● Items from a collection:
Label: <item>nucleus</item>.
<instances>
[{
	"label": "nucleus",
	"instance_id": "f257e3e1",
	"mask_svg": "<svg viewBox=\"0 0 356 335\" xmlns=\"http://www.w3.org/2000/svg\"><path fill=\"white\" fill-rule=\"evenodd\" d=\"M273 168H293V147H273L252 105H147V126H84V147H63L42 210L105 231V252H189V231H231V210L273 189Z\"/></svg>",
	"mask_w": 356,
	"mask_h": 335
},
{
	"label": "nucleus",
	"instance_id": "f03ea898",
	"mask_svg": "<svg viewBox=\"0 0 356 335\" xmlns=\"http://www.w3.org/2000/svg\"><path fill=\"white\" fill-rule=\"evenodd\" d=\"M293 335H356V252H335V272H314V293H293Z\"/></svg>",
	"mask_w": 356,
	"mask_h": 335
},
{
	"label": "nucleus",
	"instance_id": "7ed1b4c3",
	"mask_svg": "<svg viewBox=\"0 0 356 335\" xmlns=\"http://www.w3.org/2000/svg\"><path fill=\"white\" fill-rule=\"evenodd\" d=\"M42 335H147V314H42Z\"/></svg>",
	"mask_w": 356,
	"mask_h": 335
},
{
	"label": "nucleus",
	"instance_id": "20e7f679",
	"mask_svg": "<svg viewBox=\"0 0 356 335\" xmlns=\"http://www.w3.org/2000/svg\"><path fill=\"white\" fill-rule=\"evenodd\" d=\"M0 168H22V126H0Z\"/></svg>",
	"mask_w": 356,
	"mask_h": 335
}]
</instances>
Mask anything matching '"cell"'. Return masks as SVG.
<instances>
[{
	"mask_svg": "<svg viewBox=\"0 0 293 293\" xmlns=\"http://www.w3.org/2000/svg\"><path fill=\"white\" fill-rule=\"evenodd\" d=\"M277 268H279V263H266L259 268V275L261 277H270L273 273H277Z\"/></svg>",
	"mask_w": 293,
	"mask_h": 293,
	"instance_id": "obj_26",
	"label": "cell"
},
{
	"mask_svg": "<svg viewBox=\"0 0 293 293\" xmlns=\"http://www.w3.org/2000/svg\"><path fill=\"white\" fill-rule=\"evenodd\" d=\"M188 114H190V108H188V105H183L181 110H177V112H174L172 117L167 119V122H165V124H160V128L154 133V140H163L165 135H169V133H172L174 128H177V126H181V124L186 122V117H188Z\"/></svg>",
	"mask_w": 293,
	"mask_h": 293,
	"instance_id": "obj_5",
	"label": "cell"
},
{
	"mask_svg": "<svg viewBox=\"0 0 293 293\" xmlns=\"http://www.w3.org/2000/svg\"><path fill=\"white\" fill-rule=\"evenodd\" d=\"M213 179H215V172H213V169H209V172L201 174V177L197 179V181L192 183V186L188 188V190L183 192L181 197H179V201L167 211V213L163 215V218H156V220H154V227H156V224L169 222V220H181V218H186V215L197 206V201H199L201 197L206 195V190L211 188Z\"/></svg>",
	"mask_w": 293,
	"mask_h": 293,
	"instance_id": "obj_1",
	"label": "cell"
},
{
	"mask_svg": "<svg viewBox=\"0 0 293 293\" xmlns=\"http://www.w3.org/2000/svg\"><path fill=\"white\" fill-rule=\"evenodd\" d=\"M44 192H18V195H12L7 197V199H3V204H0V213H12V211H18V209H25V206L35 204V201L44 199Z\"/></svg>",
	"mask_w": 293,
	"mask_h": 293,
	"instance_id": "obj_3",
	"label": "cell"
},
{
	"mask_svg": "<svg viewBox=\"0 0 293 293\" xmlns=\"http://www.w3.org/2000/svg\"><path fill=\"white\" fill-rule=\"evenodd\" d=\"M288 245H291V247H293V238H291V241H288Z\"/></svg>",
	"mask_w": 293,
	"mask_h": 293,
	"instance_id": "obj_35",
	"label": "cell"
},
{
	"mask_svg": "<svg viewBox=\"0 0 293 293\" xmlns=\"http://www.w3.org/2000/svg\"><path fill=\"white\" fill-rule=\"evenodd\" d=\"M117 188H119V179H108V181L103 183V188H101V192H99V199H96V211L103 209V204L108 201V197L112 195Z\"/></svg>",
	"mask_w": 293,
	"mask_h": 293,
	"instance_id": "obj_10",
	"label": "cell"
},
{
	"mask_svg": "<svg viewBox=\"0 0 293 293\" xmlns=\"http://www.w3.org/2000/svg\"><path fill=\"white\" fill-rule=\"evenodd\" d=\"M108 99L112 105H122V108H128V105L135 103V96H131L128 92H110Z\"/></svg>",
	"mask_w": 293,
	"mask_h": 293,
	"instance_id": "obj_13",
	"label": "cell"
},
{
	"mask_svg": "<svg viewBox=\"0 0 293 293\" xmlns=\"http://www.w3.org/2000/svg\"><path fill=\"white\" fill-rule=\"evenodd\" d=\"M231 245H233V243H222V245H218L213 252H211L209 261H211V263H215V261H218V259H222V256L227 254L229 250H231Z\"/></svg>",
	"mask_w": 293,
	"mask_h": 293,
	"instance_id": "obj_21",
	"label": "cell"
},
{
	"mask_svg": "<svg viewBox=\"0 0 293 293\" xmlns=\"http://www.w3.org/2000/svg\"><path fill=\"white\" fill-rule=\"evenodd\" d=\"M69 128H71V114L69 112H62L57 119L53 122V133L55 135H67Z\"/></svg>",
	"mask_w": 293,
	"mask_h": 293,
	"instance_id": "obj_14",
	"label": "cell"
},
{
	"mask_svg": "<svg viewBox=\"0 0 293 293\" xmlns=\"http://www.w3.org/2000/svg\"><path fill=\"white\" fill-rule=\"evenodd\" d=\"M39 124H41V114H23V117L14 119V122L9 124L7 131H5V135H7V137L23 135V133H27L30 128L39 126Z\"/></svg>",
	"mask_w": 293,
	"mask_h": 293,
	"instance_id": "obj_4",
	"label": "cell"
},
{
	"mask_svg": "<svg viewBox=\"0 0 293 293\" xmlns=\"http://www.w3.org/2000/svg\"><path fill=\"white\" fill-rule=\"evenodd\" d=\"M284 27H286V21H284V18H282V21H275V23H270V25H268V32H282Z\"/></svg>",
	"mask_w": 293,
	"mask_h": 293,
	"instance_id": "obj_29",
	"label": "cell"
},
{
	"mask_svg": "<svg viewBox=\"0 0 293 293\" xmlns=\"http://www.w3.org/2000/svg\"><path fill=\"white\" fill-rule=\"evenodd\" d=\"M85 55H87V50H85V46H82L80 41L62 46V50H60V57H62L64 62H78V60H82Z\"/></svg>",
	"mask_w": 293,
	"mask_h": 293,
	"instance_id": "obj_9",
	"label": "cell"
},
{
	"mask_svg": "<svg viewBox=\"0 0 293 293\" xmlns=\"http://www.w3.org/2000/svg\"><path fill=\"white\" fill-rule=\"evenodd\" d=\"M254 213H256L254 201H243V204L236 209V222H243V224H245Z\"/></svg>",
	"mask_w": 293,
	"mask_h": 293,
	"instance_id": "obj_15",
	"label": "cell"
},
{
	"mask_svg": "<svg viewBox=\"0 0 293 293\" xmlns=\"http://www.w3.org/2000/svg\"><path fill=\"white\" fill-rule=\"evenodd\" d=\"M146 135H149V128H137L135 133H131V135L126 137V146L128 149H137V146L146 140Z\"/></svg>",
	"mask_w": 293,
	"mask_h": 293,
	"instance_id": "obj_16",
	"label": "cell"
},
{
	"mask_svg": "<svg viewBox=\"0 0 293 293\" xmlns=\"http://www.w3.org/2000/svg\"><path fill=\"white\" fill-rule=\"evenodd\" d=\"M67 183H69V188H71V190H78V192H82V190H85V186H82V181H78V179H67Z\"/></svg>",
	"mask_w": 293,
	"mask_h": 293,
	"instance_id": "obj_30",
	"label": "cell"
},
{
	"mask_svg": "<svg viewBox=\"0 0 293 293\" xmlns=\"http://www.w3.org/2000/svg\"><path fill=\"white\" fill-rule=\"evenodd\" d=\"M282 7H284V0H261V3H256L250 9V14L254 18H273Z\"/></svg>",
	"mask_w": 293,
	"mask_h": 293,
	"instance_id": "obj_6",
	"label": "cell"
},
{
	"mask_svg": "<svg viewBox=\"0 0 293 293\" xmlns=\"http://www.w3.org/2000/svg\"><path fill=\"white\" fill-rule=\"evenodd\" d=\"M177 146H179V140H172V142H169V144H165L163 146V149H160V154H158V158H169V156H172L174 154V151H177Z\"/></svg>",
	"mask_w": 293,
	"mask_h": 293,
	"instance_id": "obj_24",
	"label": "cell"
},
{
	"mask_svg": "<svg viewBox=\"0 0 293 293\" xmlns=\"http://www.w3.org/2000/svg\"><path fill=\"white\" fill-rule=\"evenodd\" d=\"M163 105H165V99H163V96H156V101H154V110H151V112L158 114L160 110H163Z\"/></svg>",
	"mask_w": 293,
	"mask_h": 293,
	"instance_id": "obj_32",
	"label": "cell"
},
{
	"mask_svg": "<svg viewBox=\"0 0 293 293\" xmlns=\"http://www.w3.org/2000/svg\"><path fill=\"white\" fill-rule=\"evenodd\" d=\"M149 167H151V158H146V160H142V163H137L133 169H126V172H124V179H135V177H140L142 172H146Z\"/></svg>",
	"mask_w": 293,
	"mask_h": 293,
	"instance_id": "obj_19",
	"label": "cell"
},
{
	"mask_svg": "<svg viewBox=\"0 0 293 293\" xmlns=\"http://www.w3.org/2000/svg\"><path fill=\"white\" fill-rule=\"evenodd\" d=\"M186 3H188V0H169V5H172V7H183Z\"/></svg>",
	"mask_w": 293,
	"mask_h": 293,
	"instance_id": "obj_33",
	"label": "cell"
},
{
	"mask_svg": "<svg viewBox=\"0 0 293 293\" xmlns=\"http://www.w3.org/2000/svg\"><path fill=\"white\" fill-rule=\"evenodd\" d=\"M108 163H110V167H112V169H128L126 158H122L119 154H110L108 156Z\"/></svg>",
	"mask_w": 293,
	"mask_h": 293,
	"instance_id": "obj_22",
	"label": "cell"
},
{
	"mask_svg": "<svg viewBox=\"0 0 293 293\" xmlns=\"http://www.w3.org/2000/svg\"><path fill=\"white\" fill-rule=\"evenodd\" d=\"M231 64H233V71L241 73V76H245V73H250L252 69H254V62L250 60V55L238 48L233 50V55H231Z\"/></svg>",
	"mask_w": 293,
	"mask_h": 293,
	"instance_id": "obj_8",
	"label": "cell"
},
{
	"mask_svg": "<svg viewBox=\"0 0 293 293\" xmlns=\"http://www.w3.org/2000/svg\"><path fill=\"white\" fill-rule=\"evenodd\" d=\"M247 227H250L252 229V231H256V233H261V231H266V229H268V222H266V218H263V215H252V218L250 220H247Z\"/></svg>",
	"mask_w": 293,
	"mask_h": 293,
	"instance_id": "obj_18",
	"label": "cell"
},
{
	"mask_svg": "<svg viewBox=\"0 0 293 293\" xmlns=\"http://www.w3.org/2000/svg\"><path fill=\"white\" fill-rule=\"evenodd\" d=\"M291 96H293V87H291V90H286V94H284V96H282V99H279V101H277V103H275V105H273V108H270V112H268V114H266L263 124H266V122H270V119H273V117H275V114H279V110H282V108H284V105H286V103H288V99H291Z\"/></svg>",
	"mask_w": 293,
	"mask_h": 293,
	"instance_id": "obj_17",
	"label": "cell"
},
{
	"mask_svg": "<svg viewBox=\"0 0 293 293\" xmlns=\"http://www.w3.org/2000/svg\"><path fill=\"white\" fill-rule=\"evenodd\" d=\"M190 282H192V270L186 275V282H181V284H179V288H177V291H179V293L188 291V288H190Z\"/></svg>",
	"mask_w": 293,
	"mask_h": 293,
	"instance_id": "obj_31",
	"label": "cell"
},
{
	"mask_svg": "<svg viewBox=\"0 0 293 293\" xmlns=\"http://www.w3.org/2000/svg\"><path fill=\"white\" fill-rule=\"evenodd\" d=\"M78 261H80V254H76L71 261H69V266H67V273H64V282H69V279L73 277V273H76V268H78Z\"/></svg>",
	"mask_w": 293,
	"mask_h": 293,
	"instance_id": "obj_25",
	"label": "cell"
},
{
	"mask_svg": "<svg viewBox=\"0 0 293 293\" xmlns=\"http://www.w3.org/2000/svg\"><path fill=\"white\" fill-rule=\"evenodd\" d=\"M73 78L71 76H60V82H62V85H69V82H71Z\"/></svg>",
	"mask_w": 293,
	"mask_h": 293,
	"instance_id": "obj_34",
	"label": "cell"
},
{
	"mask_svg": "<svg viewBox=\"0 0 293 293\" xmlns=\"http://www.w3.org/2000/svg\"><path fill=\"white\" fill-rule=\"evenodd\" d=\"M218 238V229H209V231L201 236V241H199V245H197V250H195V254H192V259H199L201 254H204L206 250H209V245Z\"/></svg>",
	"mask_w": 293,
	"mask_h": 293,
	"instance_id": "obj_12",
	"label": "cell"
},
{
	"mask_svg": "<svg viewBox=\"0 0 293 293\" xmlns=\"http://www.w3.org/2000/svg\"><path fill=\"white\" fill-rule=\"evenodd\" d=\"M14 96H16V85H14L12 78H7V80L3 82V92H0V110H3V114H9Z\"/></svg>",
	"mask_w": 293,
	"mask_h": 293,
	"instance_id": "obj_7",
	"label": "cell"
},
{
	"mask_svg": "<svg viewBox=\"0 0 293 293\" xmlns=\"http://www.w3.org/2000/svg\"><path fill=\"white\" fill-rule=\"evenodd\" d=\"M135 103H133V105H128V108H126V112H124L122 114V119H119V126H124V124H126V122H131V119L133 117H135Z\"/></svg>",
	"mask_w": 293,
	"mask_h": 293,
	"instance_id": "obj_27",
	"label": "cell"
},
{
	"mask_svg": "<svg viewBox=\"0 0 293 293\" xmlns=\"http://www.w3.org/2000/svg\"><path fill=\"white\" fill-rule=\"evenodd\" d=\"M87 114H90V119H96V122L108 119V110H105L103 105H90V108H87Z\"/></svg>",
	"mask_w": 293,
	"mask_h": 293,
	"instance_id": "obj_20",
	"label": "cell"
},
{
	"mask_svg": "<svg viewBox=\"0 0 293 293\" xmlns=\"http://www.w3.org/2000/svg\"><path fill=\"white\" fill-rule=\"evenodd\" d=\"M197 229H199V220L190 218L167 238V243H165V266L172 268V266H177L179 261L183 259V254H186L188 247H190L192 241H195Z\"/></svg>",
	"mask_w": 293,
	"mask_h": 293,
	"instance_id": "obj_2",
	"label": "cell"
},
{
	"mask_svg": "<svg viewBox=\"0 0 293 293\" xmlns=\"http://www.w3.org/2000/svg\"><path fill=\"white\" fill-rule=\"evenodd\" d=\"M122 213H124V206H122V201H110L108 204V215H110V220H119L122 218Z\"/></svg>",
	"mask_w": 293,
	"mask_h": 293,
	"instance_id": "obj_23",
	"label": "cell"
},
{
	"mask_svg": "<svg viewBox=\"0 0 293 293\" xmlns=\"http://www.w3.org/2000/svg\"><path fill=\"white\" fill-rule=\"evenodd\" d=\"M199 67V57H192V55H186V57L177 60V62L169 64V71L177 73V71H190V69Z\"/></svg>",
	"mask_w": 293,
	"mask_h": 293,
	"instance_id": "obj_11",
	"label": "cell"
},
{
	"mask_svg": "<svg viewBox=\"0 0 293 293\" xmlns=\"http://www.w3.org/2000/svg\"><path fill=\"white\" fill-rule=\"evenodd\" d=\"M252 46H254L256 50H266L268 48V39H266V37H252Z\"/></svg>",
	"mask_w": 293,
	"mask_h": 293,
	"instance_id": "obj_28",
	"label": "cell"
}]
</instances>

● Exercise brief:
Please swap "nucleus" for "nuclear region" in the items, starting at the beginning and running through the line containing "114H190V108H188V105H183L181 110H177V112H174L172 117L167", and write those lines out again with nothing else changed.

● Solution for this exercise:
Label: <item>nuclear region</item>.
<instances>
[{
	"label": "nuclear region",
	"instance_id": "f257e3e1",
	"mask_svg": "<svg viewBox=\"0 0 356 335\" xmlns=\"http://www.w3.org/2000/svg\"><path fill=\"white\" fill-rule=\"evenodd\" d=\"M273 168H293V147H273L252 105H147V126H84V147H63L42 210L105 231V252H189V231H231V210L273 189Z\"/></svg>",
	"mask_w": 356,
	"mask_h": 335
},
{
	"label": "nuclear region",
	"instance_id": "f03ea898",
	"mask_svg": "<svg viewBox=\"0 0 356 335\" xmlns=\"http://www.w3.org/2000/svg\"><path fill=\"white\" fill-rule=\"evenodd\" d=\"M293 335H356V252H335V272H314V293H293Z\"/></svg>",
	"mask_w": 356,
	"mask_h": 335
},
{
	"label": "nuclear region",
	"instance_id": "7ed1b4c3",
	"mask_svg": "<svg viewBox=\"0 0 356 335\" xmlns=\"http://www.w3.org/2000/svg\"><path fill=\"white\" fill-rule=\"evenodd\" d=\"M42 335H147V314H42Z\"/></svg>",
	"mask_w": 356,
	"mask_h": 335
},
{
	"label": "nuclear region",
	"instance_id": "20e7f679",
	"mask_svg": "<svg viewBox=\"0 0 356 335\" xmlns=\"http://www.w3.org/2000/svg\"><path fill=\"white\" fill-rule=\"evenodd\" d=\"M0 168H22V126H0Z\"/></svg>",
	"mask_w": 356,
	"mask_h": 335
}]
</instances>
Mask anything matching '"cell"'. Return masks as SVG.
<instances>
[{
	"mask_svg": "<svg viewBox=\"0 0 293 293\" xmlns=\"http://www.w3.org/2000/svg\"><path fill=\"white\" fill-rule=\"evenodd\" d=\"M277 268H279V263H266L259 268V275L261 277H270L273 273H277Z\"/></svg>",
	"mask_w": 293,
	"mask_h": 293,
	"instance_id": "obj_26",
	"label": "cell"
},
{
	"mask_svg": "<svg viewBox=\"0 0 293 293\" xmlns=\"http://www.w3.org/2000/svg\"><path fill=\"white\" fill-rule=\"evenodd\" d=\"M188 114H190V108H188V105H183L181 110H177V112H174L172 117L167 119V122H165V124H160V128L154 133V140H163L165 135H169V133H172L174 128H177V126H181V124L186 122V117H188Z\"/></svg>",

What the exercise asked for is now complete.